On Mon 17-12-18 15:08:19, Wei Yang wrote:
> On Mon, Dec 17, 2018 at 01:25:23PM +0100, Michal Hocko wrote:
> >On Fri 14-12-18 10:39:12, Wei Yang wrote:
> >> Below is a brief call flow for __offline_pages() and
> >> alloc_contig_range():
> >> 
> >>   __offline_pages()/alloc_contig_range()
> >>       start_isolate_page_range()
> >>           set_migratetype_isolate()
> >>               drain_all_pages()
> >>       drain_all_pages()
> >> 
> >> Since set_migratetype_isolate() is only used in
> >> start_isolate_page_range(), which is just used in __offline_pages() and
> >> alloc_contig_range(). And both of them call drain_all_pages() if every
> >> check looks good. This means it is not necessary call drain_all_pages()
> >> in each iteration of set_migratetype_isolate().
> >> 
> >> By doing so, the logic seems a little bit clearer.
> >> set_migratetype_isolate() handles pages in Buddy, while
> >> drain_all_pages() takes care of pages in pcp.
> >
> >I have to confess I am not sure about the purpose of the draining here.
> >I suspect it is to make sure that pages in the pcp lists really get
> >isolated and if that is the case then it makes sense.
> >
> >In any case I strongly suggest not touching this code without a very
> >good explanation on why this is not needed. Callers do XYZ is not a
> >proper explanation because assumes that all callers will know that this
> >has to be done.
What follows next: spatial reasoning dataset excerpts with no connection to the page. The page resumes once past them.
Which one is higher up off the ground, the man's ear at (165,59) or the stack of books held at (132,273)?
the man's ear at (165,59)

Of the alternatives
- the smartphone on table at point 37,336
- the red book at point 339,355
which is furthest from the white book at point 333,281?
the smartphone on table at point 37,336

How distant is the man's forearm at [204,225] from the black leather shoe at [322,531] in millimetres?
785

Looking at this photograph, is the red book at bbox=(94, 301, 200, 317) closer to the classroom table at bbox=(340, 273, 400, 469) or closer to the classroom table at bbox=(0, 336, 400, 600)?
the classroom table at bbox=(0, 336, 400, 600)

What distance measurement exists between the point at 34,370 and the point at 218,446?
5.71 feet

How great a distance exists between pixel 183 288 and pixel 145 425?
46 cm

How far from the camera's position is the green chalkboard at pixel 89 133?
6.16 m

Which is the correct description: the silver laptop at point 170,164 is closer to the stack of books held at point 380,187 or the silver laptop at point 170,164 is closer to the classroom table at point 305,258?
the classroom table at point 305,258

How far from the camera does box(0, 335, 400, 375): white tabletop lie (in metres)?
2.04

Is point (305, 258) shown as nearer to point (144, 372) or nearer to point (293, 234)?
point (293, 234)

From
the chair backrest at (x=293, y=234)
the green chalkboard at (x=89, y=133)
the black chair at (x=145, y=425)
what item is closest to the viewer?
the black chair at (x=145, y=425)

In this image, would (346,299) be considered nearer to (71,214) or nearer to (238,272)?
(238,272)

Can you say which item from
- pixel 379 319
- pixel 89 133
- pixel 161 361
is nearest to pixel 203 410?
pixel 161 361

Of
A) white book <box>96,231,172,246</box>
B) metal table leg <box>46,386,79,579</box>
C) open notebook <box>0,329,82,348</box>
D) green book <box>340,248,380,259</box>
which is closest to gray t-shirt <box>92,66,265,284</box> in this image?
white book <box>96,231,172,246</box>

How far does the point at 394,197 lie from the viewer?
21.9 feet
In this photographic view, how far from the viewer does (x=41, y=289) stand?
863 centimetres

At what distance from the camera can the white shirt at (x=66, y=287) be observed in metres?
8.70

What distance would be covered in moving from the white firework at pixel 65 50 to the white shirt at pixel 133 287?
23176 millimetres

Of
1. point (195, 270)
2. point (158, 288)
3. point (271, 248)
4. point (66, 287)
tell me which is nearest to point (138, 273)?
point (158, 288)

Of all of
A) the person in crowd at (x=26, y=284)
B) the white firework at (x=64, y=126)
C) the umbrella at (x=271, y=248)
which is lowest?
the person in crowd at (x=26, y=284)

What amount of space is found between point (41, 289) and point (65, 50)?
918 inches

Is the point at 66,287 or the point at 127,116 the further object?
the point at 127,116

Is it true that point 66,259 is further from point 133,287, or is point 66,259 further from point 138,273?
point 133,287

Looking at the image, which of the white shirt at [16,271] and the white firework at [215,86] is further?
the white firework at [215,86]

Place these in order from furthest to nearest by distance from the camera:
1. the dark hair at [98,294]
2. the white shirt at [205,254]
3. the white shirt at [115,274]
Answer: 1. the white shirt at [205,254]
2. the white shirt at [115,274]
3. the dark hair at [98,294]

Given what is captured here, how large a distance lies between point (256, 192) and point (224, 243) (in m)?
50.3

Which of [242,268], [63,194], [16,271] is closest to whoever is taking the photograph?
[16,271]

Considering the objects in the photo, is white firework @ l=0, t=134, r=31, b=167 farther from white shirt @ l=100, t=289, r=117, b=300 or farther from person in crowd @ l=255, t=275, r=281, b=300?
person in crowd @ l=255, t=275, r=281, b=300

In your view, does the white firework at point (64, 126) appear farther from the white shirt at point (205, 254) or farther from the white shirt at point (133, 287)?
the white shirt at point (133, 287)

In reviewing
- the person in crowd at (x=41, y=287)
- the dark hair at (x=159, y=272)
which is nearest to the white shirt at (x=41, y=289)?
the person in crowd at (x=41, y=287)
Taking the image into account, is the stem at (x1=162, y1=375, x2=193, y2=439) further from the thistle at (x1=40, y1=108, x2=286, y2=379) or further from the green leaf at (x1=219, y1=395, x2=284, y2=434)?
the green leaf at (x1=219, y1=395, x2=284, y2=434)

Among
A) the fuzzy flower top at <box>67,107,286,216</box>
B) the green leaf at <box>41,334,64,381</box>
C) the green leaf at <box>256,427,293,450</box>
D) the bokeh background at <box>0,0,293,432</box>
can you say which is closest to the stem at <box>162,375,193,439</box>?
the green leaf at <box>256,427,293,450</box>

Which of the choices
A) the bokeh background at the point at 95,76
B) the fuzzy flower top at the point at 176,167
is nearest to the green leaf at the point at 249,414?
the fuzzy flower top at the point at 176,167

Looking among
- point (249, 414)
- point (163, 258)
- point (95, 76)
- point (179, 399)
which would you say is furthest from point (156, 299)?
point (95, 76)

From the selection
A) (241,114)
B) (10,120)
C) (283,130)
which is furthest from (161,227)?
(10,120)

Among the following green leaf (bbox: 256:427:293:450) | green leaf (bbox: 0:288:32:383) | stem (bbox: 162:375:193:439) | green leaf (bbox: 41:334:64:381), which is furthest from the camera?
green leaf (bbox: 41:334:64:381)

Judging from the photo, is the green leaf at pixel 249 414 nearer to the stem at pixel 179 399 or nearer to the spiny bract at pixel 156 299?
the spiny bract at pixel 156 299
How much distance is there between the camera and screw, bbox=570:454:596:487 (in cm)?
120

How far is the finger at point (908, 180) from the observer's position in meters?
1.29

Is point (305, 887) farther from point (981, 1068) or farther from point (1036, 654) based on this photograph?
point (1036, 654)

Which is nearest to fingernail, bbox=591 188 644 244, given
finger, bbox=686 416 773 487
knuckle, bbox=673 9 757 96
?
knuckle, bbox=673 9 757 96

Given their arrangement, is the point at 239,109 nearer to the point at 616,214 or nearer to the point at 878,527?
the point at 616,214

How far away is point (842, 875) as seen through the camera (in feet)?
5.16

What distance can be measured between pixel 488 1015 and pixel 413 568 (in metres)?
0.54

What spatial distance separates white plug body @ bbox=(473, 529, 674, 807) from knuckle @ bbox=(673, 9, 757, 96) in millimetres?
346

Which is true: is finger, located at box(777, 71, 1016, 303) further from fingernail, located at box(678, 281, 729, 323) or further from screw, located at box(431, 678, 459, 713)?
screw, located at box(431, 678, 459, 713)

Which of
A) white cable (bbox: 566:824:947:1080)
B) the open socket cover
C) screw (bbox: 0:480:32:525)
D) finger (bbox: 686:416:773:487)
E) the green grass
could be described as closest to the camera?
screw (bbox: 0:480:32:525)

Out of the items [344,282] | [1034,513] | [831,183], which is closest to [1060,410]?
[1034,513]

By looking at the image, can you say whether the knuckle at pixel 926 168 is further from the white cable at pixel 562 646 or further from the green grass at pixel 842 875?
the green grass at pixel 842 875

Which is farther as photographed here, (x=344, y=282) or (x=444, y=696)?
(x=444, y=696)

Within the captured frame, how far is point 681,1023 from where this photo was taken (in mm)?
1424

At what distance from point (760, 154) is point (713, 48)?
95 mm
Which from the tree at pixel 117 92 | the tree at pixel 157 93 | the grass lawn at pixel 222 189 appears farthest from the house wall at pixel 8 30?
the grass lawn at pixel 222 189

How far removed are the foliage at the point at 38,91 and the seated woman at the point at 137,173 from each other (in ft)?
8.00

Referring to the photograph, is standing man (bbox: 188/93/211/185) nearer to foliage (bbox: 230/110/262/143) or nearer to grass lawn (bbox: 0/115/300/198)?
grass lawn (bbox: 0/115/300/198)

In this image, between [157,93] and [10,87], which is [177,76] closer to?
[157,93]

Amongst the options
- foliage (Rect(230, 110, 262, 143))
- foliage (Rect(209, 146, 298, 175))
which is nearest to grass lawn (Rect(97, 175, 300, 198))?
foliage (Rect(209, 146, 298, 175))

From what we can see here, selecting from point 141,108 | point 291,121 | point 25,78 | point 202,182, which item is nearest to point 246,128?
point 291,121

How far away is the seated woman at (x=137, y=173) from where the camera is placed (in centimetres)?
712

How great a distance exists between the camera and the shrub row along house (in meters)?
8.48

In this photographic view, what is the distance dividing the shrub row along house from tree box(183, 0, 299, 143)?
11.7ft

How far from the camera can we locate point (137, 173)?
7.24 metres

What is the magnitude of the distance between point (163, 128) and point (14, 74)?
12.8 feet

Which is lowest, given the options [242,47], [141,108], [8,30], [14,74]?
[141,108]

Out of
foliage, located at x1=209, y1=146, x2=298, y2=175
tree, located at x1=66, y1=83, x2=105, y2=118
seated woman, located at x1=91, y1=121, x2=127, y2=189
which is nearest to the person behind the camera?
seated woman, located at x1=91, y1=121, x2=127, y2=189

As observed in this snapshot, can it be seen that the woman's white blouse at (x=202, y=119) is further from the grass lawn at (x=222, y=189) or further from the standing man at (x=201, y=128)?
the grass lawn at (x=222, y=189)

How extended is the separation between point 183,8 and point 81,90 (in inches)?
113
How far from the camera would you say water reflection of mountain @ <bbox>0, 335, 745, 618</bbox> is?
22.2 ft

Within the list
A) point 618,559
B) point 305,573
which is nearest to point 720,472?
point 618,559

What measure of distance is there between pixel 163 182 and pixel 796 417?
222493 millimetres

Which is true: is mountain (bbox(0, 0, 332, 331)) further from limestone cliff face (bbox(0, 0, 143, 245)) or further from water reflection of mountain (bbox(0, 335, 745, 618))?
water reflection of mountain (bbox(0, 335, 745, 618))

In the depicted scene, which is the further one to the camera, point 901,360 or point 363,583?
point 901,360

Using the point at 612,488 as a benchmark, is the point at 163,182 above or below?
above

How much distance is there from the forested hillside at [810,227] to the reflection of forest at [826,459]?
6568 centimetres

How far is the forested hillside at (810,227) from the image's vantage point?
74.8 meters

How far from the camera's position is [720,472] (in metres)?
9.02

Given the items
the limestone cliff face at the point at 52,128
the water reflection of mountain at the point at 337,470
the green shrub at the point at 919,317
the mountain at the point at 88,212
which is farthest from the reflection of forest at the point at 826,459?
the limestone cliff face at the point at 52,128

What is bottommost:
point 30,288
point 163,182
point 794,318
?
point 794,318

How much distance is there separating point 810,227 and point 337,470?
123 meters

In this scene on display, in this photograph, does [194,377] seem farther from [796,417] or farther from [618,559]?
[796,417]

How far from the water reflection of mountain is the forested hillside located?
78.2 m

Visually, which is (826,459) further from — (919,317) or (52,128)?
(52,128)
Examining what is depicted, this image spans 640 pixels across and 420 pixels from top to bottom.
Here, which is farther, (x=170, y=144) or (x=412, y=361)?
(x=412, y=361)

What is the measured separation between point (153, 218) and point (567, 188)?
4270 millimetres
So either we really need to drain and then it is better
> >to make it here or we don't but that requires some explanation.
> >
> 
> Yep, let me try to explain what is trying to do.
> 
> Based on my understanding, online_pages do two things
> 
>     * adjust zone/pgdat status
>     * put pages into Buddy
> 
> Generally, offline_pages do the reverse
> 
>     * take pages out of Buddy
>     * adjust zone/pgdat status
> 
> While it is not that easy to take pages out of Buddy, since pages are
> 
>     * pcp list
>     * slub
>     * other usage
> 
> This means before taking a page out of Buddy, we need to return it first
> to Buddy.
> 
> Current implementation is interesting by introducing migrate type. By
> setting migrate type to MIGRATE_ISOLATE, this range of pages will never
> be allocated from Buddy. And every page returned in this range will
> never be touched by Buddy.
> 
> Function start_isolate_page_range() just do this.
> 
> Then let's focus on the pcp list. This is a little bit different
> than other allocated pages. These are actually "partially" allocated
> pages. They are not counted in Buddy Free pages, either no real use. So
> we have two choice to get back those pages:
> 
>     * wait until it is allocated to a real user and wait for return
>     * or drain them directly
> 
> Current implementation take 2nd approach.
> 
> Then we can see there are also two way to drain them:
> 
>     * drain them range by range
>     * drain them in a whole range
> 
> Both looks good, but not necessary to do them both. Because after we set
> a pageblock migrate type to MIGRATE_ISOLATE, pages in this range will
> never be allocated nor be put on pcp list. So after we drain one
> particular range, it is not necessary to drain this range again.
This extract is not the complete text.